▶ **AIM OF THE EXERCISE**
Word for word, retype the lines from the one containing "Martin Jensen, Loote: Wait" to the last line of the data below, both ends included.

Top of DATA SECTION

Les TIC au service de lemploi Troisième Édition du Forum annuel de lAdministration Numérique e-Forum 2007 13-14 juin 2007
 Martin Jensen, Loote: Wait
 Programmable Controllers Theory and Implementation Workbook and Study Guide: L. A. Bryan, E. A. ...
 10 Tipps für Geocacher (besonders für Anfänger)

Bottom of DATA SECTION

▶ **TASK SOLUTION**
 Martin Jensen, Loote: Wait
 Programmable Controllers Theory and Implementation Workbook and Study Guide: L. A. Bryan, E. A. ...
 10 Tipps für Geocacher (besonders für Anfänger)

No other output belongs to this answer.